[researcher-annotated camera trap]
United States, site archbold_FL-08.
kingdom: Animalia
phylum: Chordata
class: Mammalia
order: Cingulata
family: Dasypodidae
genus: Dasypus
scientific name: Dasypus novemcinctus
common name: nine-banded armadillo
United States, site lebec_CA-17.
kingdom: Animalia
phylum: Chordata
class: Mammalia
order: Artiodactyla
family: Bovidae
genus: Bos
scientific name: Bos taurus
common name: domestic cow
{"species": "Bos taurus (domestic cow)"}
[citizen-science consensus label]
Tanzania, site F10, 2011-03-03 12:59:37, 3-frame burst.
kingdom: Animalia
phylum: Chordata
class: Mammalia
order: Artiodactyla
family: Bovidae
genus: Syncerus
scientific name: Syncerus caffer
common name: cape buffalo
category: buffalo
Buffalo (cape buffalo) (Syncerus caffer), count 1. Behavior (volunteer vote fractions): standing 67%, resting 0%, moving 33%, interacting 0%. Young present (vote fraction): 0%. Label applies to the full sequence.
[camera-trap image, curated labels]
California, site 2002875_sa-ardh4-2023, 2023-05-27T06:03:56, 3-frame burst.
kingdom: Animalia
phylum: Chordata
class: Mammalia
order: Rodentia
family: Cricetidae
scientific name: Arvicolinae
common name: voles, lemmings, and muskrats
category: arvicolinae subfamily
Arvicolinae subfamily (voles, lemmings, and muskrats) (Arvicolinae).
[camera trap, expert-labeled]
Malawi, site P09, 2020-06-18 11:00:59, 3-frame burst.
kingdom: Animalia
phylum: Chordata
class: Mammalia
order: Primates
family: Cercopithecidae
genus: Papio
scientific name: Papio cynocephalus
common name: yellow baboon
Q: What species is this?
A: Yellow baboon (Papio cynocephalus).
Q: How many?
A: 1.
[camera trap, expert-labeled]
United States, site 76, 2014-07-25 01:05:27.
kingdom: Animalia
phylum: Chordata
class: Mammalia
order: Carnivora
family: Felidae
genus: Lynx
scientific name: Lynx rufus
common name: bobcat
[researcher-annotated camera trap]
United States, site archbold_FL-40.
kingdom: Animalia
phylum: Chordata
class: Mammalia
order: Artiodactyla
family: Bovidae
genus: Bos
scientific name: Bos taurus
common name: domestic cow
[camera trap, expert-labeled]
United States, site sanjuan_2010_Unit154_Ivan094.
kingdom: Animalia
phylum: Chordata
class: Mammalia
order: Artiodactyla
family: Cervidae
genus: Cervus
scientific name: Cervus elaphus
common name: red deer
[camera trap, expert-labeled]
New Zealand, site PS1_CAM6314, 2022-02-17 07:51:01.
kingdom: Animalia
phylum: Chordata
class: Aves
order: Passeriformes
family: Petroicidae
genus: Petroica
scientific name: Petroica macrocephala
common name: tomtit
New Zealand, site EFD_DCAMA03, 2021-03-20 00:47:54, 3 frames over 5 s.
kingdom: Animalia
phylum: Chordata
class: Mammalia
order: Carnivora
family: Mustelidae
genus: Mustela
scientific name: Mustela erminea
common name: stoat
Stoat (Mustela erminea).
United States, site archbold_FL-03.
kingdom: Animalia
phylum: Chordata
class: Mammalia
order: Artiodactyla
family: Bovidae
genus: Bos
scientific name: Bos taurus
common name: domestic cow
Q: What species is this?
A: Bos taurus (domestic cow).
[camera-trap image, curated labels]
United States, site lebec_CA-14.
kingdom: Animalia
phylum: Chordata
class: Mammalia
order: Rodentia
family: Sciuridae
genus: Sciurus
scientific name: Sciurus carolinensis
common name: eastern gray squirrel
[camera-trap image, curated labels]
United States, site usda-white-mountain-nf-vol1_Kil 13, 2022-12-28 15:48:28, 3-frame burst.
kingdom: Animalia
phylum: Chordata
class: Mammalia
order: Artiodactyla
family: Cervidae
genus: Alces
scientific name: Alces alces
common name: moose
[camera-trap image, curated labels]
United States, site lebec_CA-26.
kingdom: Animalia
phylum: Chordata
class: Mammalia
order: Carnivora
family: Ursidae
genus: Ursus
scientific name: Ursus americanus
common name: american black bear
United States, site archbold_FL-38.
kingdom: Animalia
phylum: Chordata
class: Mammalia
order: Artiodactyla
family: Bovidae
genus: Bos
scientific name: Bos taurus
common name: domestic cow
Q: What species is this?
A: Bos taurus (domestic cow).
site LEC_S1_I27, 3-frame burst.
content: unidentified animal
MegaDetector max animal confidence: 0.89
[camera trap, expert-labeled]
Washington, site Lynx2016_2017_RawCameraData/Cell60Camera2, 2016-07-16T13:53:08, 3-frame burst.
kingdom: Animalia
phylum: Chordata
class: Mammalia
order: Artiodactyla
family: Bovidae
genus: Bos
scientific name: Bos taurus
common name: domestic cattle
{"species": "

The task: Copy out all of the records, keeping every line identical.

Answer for the task:
[researcher-annotated camera trap]
United States, site archbold_FL-08.
kingdom: Animalia
phylum: Chordata
class: Mammalia
order: Cingulata
family: Dasypodidae
genus: Dasypus
scientific name: Dasypus novemcinctus
common name: nine-banded armadillo
United States, site lebec_CA-17.
kingdom: Animalia
phylum: Chordata
class: Mammalia
order: Artiodactyla
family: Bovidae
genus: Bos
scientific name: Bos taurus
common name: domestic cow
{"species": "Bos taurus (domestic cow)"}
[citizen-science consensus label]
Tanzania, site F10, 2011-03-03 12:59:37, 3-frame burst.
kingdom: Animalia
phylum: Chordata
class: Mammalia
order: Artiodactyla
family: Bovidae
genus: Syncerus
scientific name: Syncerus caffer
common name: cape buffalo
category: buffalo
Buffalo (cape buffalo) (Syncerus caffer), count 1. Behavior (volunteer vote fractions): standing 67%, resting 0%, moving 33%, interacting 0%. Young present (vote fraction): 0%. Label applies to the full sequence.
[camera-trap image, curated labels]
California, site 2002875_sa-ardh4-2023, 2023-05-27T06:03:56, 3-frame burst.
kingdom: Animalia
phylum: Chordata
class: Mammalia
order: Rodentia
family: Cricetidae
scientific name: Arvicolinae
common name: voles, lemmings, and muskrats
category: arvicolinae subfamily
Arvicolinae subfamily (voles, lemmings, and muskrats) (Arvicolinae).
[camera trap, expert-labeled]
Malawi, site P09, 2020-06-18 11:00:59, 3-frame burst.
kingdom: Animalia
phylum: Chordata
class: Mammalia
order: Primates
family: Cercopithecidae
genus: Papio
scientific name: Papio cynocephalus
common name: yellow baboon
Q: What species is this?
A: Yellow baboon (Papio cynocephalus).
Q: How many?
A: 1.
[camera trap, expert-labeled]
United States, site 76, 2014-07-25 01:05:27.
kingdom: Animalia
phylum: Chordata
class: Mammalia
order: Carnivora
family: Felidae
genus: Lynx
scientific name: Lynx rufus
common name: bobcat
[researcher-annotated camera trap]
United States, site archbold_FL-40.
kingdom: Animalia
phylum: Chordata
class: Mammalia
order: Artiodactyla
family: Bovidae
genus: Bos
scientific name: Bos taurus
common name: domestic cow
[camera trap, expert-labeled]
United States, site sanjuan_2010_Unit154_Ivan094.
kingdom: Animalia
phylum: Chordata
class: Mammalia
order: Artiodactyla
family: Cervidae
genus: Cervus
scientific name: Cervus elaphus
common name: red deer
[camera trap, expert-labeled]
New Zealand, site PS1_CAM6314, 2022-02-17 07:51:01.
kingdom: Animalia
phylum: Chordata
class: Aves
order: Passeriformes
family: Petroicidae
genus: Petroica
scientific name: Petroica macrocephala
common name: tomtit
New Zealand, site EFD_DCAMA03, 2021-03-20 00:47:54, 3 frames over 5 s.
kingdom: Animalia
phylum: Chordata
class: Mammalia
order: Carnivora
family: Mustelidae
genus: Mustela
scientific name: Mustela erminea
common name: stoat
Stoat (Mustela erminea).
United States, site archbold_FL-03.
kingdom: Animalia
phylum: Chordata
class: Mammalia
order: Artiodactyla
family: Bovidae
genus: Bos
scientific name: Bos taurus
common name: domestic cow
Q: What species is this?
A: Bos taurus (domestic cow).
[camera-trap image, curated labels]
United States, site lebec_CA-14.
kingdom: Animalia
phylum: Chordata
class: Mammalia
order: Rodentia
family: Sciuridae
genus: Sciurus
scientific name: Sciurus carolinensis
common name: eastern gray squirrel
[camera-trap image, curated labels]
United States, site usda-white-mountain-nf-vol1_Kil 13, 2022-12-28 15:48:28, 3-frame burst.
kingdom: Animalia
phylum: Chordata
class: Mammalia
order: Artiodactyla
family: Cervidae
genus: Alces
scientific name: Alces alces
common name: moose
[camera-trap image, curated labels]
United States, site lebec_CA-26.
kingdom: Animalia
phylum: Chordata
class: Mammalia
order: Carnivora
family: Ursidae
genus: Ursus
scientific name: Ursus americanus
common name: american black bear
United States, site archbold_FL-38.
kingdom: Animalia
phylum: Chordata
class: Mammalia
order: Artiodactyla
family: Bovidae
genus: Bos
scientific name: Bos taurus
common name: domestic cow
Q: What species is this?
A: Bos taurus (domestic cow).
site LEC_S1_I27, 3-frame burst.
content: unidentified animal
MegaDetector max animal confidence: 0.89
[camera trap, expert-labeled]
Washington, site Lynx2016_2017_RawCameraData/Cell60Camera2, 2016-07-16T13:53:08, 3-frame burst.
kingdom: Animalia
phylum: Chordata
class: Mammalia
order: Artiodactyla
family: Bovidae
genus: Bos
scientific name: Bos taurus
common name: domestic cattle
{"species": "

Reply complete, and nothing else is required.